→ SUPPLIED DATA
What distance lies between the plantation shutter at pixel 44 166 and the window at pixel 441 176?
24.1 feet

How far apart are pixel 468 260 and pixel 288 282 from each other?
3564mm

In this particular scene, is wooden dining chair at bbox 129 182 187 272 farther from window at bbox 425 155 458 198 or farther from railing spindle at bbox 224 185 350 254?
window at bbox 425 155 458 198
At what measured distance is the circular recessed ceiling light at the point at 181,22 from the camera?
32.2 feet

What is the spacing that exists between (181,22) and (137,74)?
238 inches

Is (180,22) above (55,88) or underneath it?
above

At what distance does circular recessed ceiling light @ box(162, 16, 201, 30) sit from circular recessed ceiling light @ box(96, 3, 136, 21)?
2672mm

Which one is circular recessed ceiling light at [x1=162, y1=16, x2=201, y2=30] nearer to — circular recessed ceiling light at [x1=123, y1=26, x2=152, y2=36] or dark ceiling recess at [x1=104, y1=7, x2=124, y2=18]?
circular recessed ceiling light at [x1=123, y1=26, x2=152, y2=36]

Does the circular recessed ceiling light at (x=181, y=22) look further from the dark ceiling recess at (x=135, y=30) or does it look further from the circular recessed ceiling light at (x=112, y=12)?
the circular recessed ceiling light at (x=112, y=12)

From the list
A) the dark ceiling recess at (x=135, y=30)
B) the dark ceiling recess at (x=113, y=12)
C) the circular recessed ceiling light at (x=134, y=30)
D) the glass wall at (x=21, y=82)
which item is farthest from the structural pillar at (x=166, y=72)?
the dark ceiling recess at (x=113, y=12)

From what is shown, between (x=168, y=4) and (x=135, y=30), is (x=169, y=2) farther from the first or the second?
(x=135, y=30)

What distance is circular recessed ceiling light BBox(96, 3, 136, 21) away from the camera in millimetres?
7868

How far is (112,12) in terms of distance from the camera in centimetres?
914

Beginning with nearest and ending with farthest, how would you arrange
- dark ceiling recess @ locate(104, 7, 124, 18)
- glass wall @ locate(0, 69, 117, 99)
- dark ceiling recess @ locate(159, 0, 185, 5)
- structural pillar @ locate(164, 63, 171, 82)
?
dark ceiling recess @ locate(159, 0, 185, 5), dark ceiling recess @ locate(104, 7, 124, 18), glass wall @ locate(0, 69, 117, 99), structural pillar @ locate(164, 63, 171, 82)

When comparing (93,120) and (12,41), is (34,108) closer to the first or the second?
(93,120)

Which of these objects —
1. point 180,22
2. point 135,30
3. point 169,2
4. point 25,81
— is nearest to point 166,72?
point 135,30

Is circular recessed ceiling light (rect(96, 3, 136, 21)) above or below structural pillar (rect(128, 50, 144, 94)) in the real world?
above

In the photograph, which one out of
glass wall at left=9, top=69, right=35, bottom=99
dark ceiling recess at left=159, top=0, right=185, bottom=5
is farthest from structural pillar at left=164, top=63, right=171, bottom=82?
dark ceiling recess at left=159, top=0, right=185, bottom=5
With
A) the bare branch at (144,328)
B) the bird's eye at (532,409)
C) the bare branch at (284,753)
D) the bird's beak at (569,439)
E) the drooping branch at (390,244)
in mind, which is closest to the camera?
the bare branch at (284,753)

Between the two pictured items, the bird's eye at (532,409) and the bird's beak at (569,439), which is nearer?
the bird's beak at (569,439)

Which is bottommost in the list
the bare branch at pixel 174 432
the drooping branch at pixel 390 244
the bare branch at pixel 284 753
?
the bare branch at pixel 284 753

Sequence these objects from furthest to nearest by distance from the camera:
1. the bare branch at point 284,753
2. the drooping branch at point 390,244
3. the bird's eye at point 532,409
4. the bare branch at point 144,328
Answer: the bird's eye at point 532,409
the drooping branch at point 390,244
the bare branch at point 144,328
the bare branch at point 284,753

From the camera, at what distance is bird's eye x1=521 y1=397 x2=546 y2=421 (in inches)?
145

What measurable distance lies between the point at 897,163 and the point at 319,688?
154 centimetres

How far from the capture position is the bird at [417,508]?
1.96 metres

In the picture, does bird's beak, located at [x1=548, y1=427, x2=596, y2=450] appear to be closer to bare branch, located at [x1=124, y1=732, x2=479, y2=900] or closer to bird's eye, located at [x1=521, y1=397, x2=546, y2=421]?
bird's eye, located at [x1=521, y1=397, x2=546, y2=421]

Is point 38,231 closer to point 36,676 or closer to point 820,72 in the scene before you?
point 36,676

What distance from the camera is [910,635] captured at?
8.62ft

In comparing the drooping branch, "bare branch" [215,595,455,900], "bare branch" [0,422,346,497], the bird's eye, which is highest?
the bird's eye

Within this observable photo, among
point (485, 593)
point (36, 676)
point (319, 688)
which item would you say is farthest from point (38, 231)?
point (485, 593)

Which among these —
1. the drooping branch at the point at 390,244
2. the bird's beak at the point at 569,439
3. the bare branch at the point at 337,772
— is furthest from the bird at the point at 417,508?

→ PROBLEM TO SOLVE
Go through the records above and retype each one exactly.

→ RESPONSE TO THIS TASK
What distance lies between the plantation shutter at pixel 44 166 and the window at pixel 441 176?
24.1 feet

How far apart are pixel 468 260 and pixel 288 282 from each other?
3564mm

In this particular scene, is wooden dining chair at bbox 129 182 187 272 farther from window at bbox 425 155 458 198 or farther from railing spindle at bbox 224 185 350 254?
window at bbox 425 155 458 198
At what measured distance is the circular recessed ceiling light at the point at 181,22 from the camera?
32.2 feet

What is the spacing that exists between (181,22) and (137,74)?
238 inches

Is (180,22) above (55,88) or underneath it?
above

At what distance does circular recessed ceiling light @ box(162, 16, 201, 30) sit from circular recessed ceiling light @ box(96, 3, 136, 21)?
2672mm

Which one is circular recessed ceiling light at [x1=162, y1=16, x2=201, y2=30] nearer to — circular recessed ceiling light at [x1=123, y1=26, x2=152, y2=36] or dark ceiling recess at [x1=104, y1=7, x2=124, y2=18]?
circular recessed ceiling light at [x1=123, y1=26, x2=152, y2=36]

Does the circular recessed ceiling light at (x=181, y=22) look further from the dark ceiling recess at (x=135, y=30) or does it look further from the circular recessed ceiling light at (x=112, y=12)?
the circular recessed ceiling light at (x=112, y=12)

From the list
A) the dark ceiling recess at (x=135, y=30)
B) the dark ceiling recess at (x=113, y=12)
C) the circular recessed ceiling light at (x=134, y=30)
D) the glass wall at (x=21, y=82)
which item is farthest from the structural pillar at (x=166, y=72)?
the dark ceiling recess at (x=113, y=12)

From what is shown, between (x=168, y=4) and (x=135, y=30), is (x=169, y=2) farther from the first or the second?
(x=135, y=30)

What distance is circular recessed ceiling light BBox(96, 3, 136, 21) away from the camera in millimetres?
7868

How far is (112,12) in terms of distance from the camera in centimetres?
914

Beginning with nearest and ending with farthest, how would you arrange
- dark ceiling recess @ locate(104, 7, 124, 18)
- glass wall @ locate(0, 69, 117, 99)
- dark ceiling recess @ locate(159, 0, 185, 5)
- structural pillar @ locate(164, 63, 171, 82)
?
dark ceiling recess @ locate(159, 0, 185, 5), dark ceiling recess @ locate(104, 7, 124, 18), glass wall @ locate(0, 69, 117, 99), structural pillar @ locate(164, 63, 171, 82)

When comparing (93,120) and (12,41), is (34,108) closer to the first or the second?
(93,120)

Which of these objects —
1. point 180,22
2. point 135,30
3. point 169,2
4. point 25,81
— is nearest to point 166,72?
point 135,30

Is circular recessed ceiling light (rect(96, 3, 136, 21)) above or below structural pillar (rect(128, 50, 144, 94)) in the real world?
above

In the photograph, which one out of
glass wall at left=9, top=69, right=35, bottom=99
dark ceiling recess at left=159, top=0, right=185, bottom=5
is farthest from structural pillar at left=164, top=63, right=171, bottom=82?
dark ceiling recess at left=159, top=0, right=185, bottom=5
With
A) the bare branch at (144,328)
B) the bird's eye at (532,409)
C) the bare branch at (284,753)
D) the bird's beak at (569,439)
E) the drooping branch at (390,244)
in mind, which is closest to the camera?
the bare branch at (284,753)

Between the two pictured items, the bird's eye at (532,409) and the bird's beak at (569,439), which is nearer?
the bird's beak at (569,439)

Which is bottommost in the list
the bare branch at pixel 174 432
the drooping branch at pixel 390 244
the bare branch at pixel 284 753
?
the bare branch at pixel 284 753

Sequence these objects from furthest to nearest by distance from the camera:
1. the bare branch at point 284,753
2. the drooping branch at point 390,244
3. the bird's eye at point 532,409
4. the bare branch at point 144,328
Answer: the bird's eye at point 532,409
the drooping branch at point 390,244
the bare branch at point 144,328
the bare branch at point 284,753

From the camera, at what distance is bird's eye x1=521 y1=397 x2=546 y2=421 (in inches)?
145

What measurable distance lies between the point at 897,163 and the point at 319,688?
154 centimetres

How far from the capture position is the bird at [417,508]?
1.96 metres

In the picture, does bird's beak, located at [x1=548, y1=427, x2=596, y2=450] appear to be closer to bare branch, located at [x1=124, y1=732, x2=479, y2=900] or closer to bird's eye, located at [x1=521, y1=397, x2=546, y2=421]?
bird's eye, located at [x1=521, y1=397, x2=546, y2=421]

Is point 38,231 closer to point 36,676 or closer to point 820,72 in the scene before you?
point 36,676

What distance from the camera is [910,635] captured at?
8.62ft

In comparing the drooping branch, "bare branch" [215,595,455,900], "bare branch" [0,422,346,497], the bird's eye, which is highest?
the bird's eye

Within this observable photo, among
point (485, 593)
point (36, 676)
point (319, 688)
which item would you say is farthest from point (38, 231)?
point (485, 593)

Which among these —
1. the drooping branch at the point at 390,244
2. the bird's beak at the point at 569,439
3. the bare branch at the point at 337,772
— is furthest from the bird at the point at 417,508?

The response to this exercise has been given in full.